_ Abhängigkeitsstörungen sind oft mit einer psychiatrischen Erkrankung assoziiert. So entwickeln ca. 30% der schizophrenen und ca. 20% der depressiven Patienten einen sekundären Alkohol- oder Medikamentenmissbrauch. Bei Angststörungen sind es bis zu 50% und bei Persönlichkeitsstörungen sogar bis 70%. Umgekehrt entwickeln 30% der Alkohol- oder Tablettenabhängigen eine Depression oder Angststörung. „Diese Patienten sind jünger, überwiegend Männer, und sie unternehmen häufiger einen Suizidversuch“, erklärte Prof. Thomas Leyhe, Basel.

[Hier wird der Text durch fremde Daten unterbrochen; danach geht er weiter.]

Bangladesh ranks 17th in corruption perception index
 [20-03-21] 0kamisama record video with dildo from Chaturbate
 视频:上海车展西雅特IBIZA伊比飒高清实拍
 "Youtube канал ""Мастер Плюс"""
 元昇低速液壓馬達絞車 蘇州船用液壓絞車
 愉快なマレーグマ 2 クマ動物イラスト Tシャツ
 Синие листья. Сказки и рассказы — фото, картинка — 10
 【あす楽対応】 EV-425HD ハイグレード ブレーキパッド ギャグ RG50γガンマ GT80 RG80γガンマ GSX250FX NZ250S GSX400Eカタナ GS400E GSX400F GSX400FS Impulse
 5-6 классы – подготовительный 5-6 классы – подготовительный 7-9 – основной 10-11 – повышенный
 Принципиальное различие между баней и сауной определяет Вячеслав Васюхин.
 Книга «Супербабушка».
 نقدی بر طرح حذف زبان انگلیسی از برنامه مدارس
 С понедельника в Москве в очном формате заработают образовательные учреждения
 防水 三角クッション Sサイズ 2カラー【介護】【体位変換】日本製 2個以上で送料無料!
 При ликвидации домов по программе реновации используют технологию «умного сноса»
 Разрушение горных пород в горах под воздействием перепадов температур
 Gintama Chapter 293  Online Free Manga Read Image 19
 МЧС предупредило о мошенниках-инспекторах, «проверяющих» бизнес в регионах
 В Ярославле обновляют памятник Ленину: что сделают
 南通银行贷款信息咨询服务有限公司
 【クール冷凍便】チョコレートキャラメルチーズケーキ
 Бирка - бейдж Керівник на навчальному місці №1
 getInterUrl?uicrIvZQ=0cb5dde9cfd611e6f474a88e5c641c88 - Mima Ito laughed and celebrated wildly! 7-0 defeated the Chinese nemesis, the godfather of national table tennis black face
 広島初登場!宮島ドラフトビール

Das gemeinsame Auftreten von Depression und Sucht ergibt sich aus den gemeinsamen gesundheitlichen und sozialen Risikofaktoren wie soziale Isolierung und Einsamkeit. Die wichtigsten gesundheitlichen Risikofaktoren sind Multimorbidität, Schlaflosigkeit und lange Behandlungsdauer mit Medikamenten. „Abhängigkeit und Depression bilden einen Circulus vitiosus, d. h. das eine bedingt das andere“, so Leyhe.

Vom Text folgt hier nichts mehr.